Task
Transcribe these records exactly, dropping every picture.

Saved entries
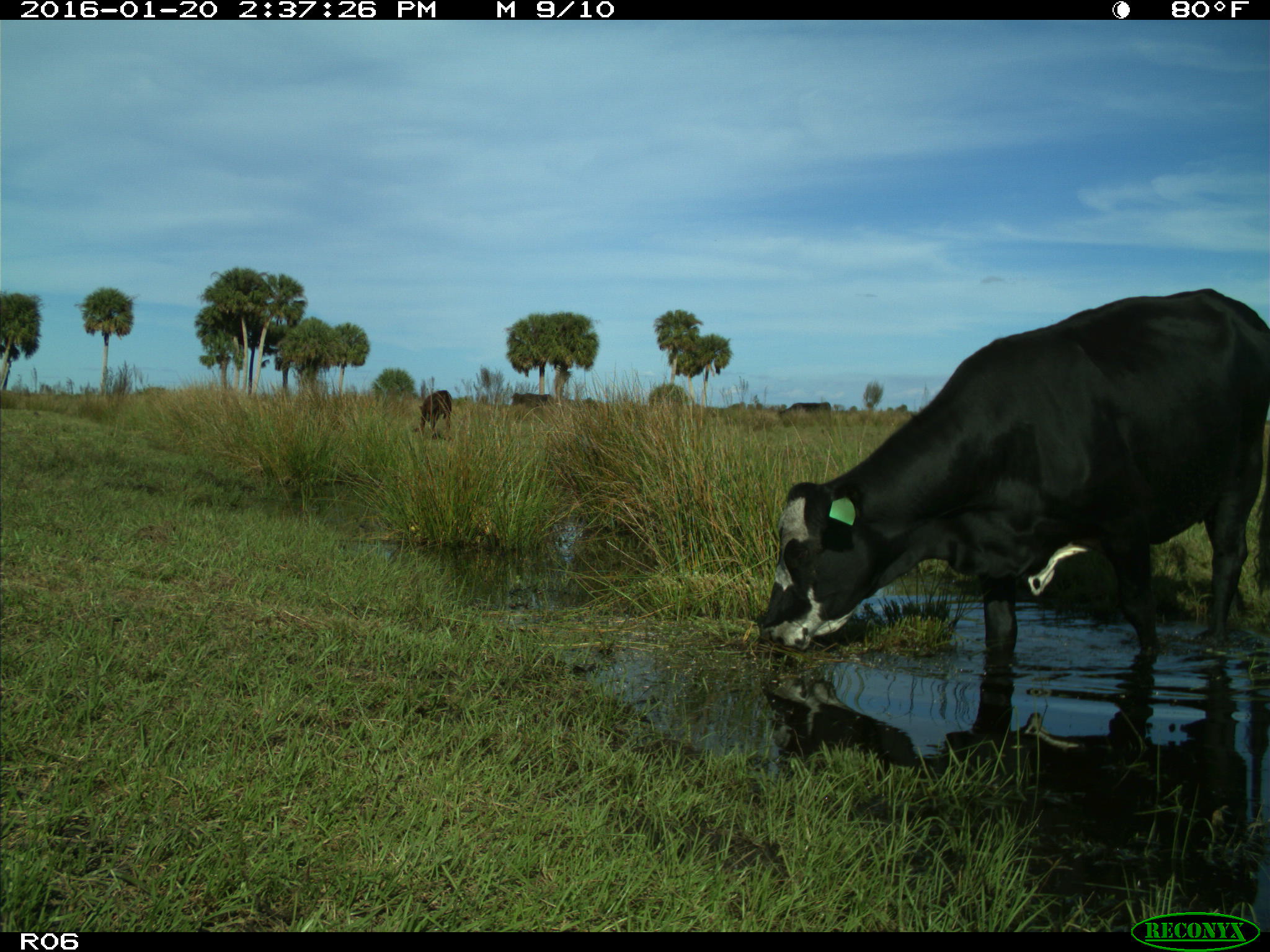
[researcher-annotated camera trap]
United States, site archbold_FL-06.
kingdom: Animalia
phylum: Chordata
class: Mammalia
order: Artiodactyla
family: Bovidae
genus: Bos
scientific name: Bos taurus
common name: domestic cow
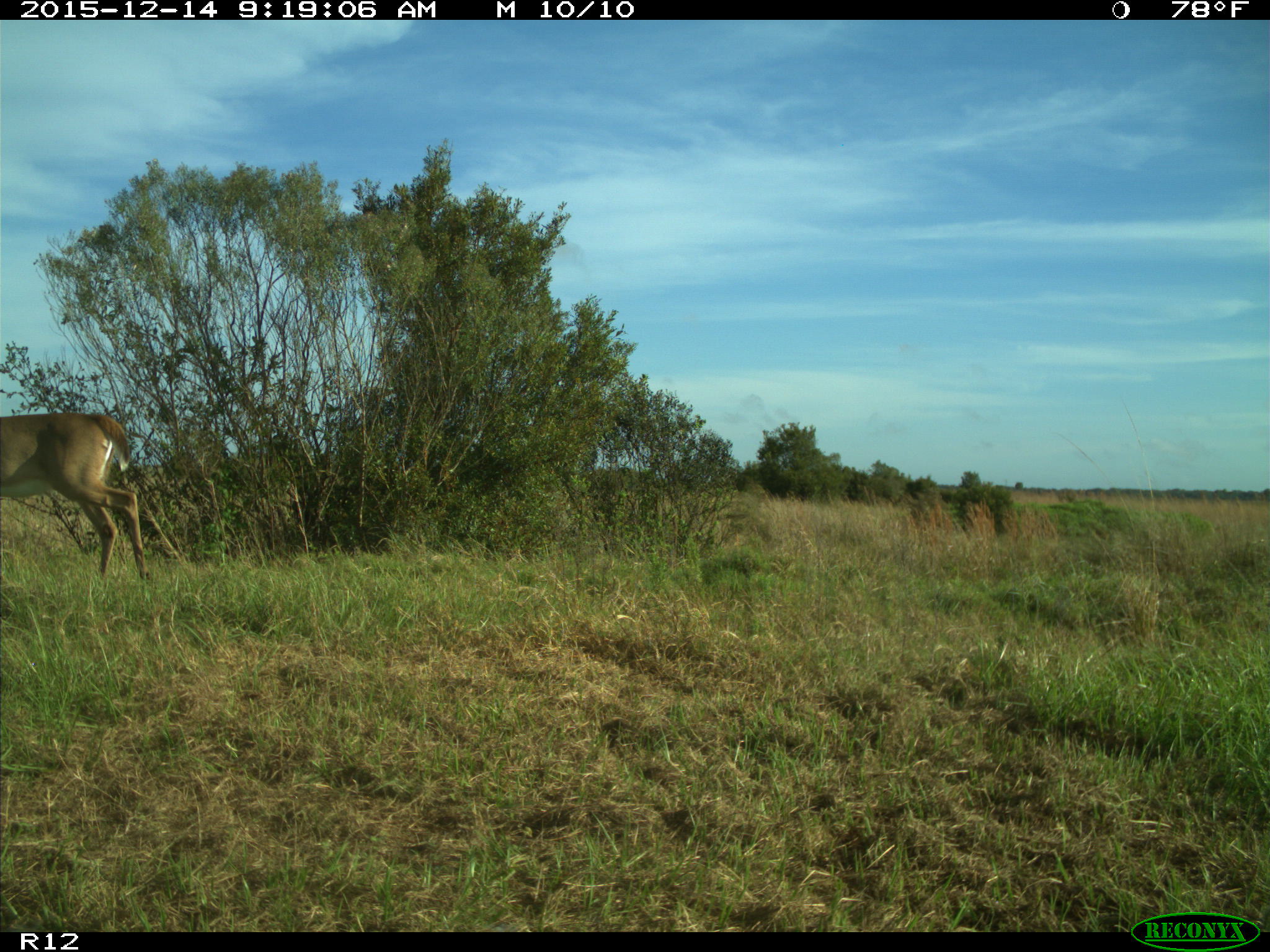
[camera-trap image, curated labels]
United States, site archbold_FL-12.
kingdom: Animalia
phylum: Chordata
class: Mammalia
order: Artiodactyla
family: Cervidae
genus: Odocoileus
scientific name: Odocoileus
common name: deer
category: unidentified deer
Unidentified deer (deer) (Odocoileus).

Exercise answer
[researcher-annotated camera trap]
United States, site archbold_FL-06.
kingdom: Animalia
phylum: Chordata
class: Mammalia
order: Artiodactyla
family: Bovidae
genus: Bos
scientific name: Bos taurus
common name: domestic cow
[camera-trap image, curated labels]
United States, site archbold_FL-12.
kingdom: Animalia
phylum: Chordata
class: Mammalia
order: Artiodactyla
family: Cervidae
genus: Odocoileus
scientific name: Odocoileus
common name: deer
category: unidentified deer
Unidentified deer (deer) (Odocoileus).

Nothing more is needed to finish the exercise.